PASSAGE:
-- begin --
Speaker

Dr. Nicholas Bauch will be our featured speaker at THATCamp OK. He teaches in the Department of Geography and Environmental Sustainability at the University of Oklahoma and is Bauch_Avatar_07-15founding director of the Experimental Geography Studio.

Dr. Bauch works in various creative media (e.g. digital/web, photography, performance, sculpture) to express and advance thought in cultural geography.  He completed a publication in Stanford University Press’s Interactive Scholarly Works digital publishing initiative, a work titled Enchanting the Desert: A Pattern Language for the Production of Space (2016).  His second book is titled A Geography of Digestion: Biotechnology and the Kellogg Cereal Enterprise (2017, University of California Press). He has a Ph.D in Geography from UCLA, where specialized in cultural and historical geography.
-- end --
TASK A:
Quote the stretch of the speaker bio from "Dr. Nicholas Bauch" through "and historical geography.".
TASK B:
Answer these questions about the speaker bio:
(i) At what event will Dr. Bauch be the featured speaker?
(ii) Which press published A Geography of Digestion: Biotechnology and the Kellogg Cereal Enterprise?
(iii) From which university did he earn his Ph.D. in Geography?
TASK C:
Continue the speaker bio about Dr. Nicholas Bauch from its last sentence.

DATA:
-- begin --
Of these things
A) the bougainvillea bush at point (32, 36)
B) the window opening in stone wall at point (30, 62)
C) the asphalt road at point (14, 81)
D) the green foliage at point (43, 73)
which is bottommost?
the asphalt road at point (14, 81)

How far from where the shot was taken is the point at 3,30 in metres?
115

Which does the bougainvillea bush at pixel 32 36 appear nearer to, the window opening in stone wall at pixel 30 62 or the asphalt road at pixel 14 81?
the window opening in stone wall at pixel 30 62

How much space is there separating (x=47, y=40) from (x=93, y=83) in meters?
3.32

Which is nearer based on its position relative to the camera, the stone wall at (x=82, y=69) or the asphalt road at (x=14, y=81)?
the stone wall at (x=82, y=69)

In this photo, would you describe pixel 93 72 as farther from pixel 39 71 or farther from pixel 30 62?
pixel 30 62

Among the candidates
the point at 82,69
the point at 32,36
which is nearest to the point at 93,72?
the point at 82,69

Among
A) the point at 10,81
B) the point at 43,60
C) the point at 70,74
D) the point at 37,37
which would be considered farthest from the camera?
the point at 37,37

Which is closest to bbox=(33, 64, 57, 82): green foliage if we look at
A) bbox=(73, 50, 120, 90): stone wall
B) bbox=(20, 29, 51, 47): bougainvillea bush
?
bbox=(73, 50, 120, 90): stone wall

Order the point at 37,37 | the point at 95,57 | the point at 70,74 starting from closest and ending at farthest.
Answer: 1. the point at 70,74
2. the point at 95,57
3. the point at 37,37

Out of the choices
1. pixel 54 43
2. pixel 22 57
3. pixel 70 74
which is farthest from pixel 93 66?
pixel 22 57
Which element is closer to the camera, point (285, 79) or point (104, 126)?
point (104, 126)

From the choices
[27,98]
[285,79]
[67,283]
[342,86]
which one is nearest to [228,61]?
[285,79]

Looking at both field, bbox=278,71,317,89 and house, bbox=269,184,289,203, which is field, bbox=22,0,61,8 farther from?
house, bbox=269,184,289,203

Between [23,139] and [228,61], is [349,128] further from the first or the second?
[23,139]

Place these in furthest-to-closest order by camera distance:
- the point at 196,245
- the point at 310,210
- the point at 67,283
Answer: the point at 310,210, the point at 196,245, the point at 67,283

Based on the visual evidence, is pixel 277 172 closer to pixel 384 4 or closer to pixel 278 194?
-- end --
TASK RESULT A:
Dr. Nicholas Bauch will be our featured speaker at THATCamp OK. He teaches in the Department of Geography and Environmental Sustainability at the University of Oklahoma and is Bauch_Avatar_07-15founding director of the Experimental Geography Studio.

Dr. Bauch works in various creative media (e.g. digital/web, photography, performance, sculpture) to express and advance thought in cultural geography.  He completed a publication in Stanford University Press’s Interactive Scholarly Works digital publishing initiative, a work titled Enchanting the Desert: A Pattern Language for the Production of Space (2016).  His second book is titled A Geography of Digestion: Biotechnology and the Kellogg Cereal Enterprise (2017, University of California Press). He has a Ph.D in Geography from UCLA, where specialized in cultural and historical geography.

TASK RESULT B:
(i) THATCamp OK
(ii) University of California Press
(iii) UCLA

TASK RESULT C:
Dr. Bauch’s talk is titled “Toward a Concentrated Data Paradigm in Digital Geo-Humanities.” The big data paradigm has structured web cartography (Leszczynski 2015) and much practice—both cartographic and not—in the digital humanities. Managing, channeling, and curating define the challenge of representation when working in this production model. As remote sensing and social media scripting continue to produce more raw material from which analyses can be made (Shelton et al. 2015; Stefanidis et al. 2013), it has indeed been extraordinarily important for digital geographers to theorize and strategize about how best to conduct meaningful research with these data (Thatcher et al. 2016; O’Sullivan & Unwin 2014).

To intentionally start with a small amount of data, therefore, seems to move opposite the trend. “Out of the box” digital cartographic tools have been released at a rapid pace, all of them in one way or another offering the ability to transform tabulated data into spatial pictures. Using digital tools to explore a small amount of data moves away from a Cartesian cartographic language as the primary representational platform, and toward an interactive experience that utilizes graphic spatial representations, augmenting what we think of as traditional maps. This move toward concentrated data, as I might call it, is what could be a feature characteristic of digital Geo-humanities, distinguishing it from other combinations of “digital” and “geography” that have existed since the dawn of GIS in the 1960s.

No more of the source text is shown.